Well, no. For any N, there is a second break-even point, close to N,
for which TD method is faster again (mentioned in the second table I
posted). Another thing that needs to be looked at is at which points
multiple partitions are faster than a single partition of the impulse
response (for large FFTs that have the data in SDRAM, it might be
faster to compute several smaller FFTs instead). Also, optimal
partitioning is another topic, especially if different partition sizes
are required (to reduce input/output latency). I think this has been
solved and is the central issue of the MS patent, but not really sure.
> an exersize in fiddling.
Another definition of engineering :-) ?
>
> r b-j
Regards,
Andor
Reply by ●February 24, 20072007-02-24
On Feb 22, 11:33 pm, huang...@gmail.com wrote:
> Hi,
> I was reading up on older threads, and I was wondering if everyone
> could post their experiences with fast convolution crossover points? I
> know that theoretically, if you have a FIR filter with 30-60 taps
> (depending on the source), it is more efficient resource wise to
> perform convolution in the frequency domain using overlap add/save.
> However, can people post what they have learned in the real world?
> e.g., after how many coefficients would it be more efficient to
> perform filtering in the frequency domain for DSPs, FPGAs:
>
> Fixed Point DSPs:
> DSP name:
> Coefficient range:
>
> Floating Point DSPs:
> DSP name (TI C6xxx, etc.):
> Coefficient range: 32-128 from previous posts?
>
> FPGA:
> FPGA name (Xilinx, Altera, etc.):
> Coefficient range: 250-1000 from previous posts?
>
> The more recent the experience, the better! (e.g. numbers for the
> latest DSPs, FPGAs).
>
> thanks a bunch!!!
>
> Huang
One thing I've learned is that the crossover point moves right when
the FIR interpolates.

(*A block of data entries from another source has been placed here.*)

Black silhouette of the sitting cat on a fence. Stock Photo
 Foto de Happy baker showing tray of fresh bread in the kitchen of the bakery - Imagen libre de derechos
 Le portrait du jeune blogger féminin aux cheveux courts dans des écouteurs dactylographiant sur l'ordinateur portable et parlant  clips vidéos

The time domain convolution can be easily
optimized to remove the zero multiplies, but the larger, zero-padded
output FFT will have to process the zeros.
It is also the case that the crossover point moves left when the FIR
decimates by a nice number. This allows a smaller output FFT size to
be used.
John
Reply by robert bristow-johnson●February 23, 20072007-02-23
On Feb 23, 9:50 pm, "Andor" <andor.bari...@gmail.com> wrote:
>
> Since I can't sleep I might as well do that. It turns out that the
> crossover-point is very low. You get:
>
> N | Range of L (FIR length) where this N (FFT size) is optimal
> ------|-----------------------------------------------------------
> TD. | 1 - 31
> 512 | 32 - 37
> 1024 | 38 - 91
> 2048 | 92 - 197
> 4096 | 198 - 399
> 8192 | 400 - ...
>
> Interesting that it is only worth going to frequency domain for FFT
> sizes of 512 and larger. Note how I changed your FIR into TD. As all
> algorithms compute FIRs the name FIR to differentiate time- from
> frequency-domain methods is misleading.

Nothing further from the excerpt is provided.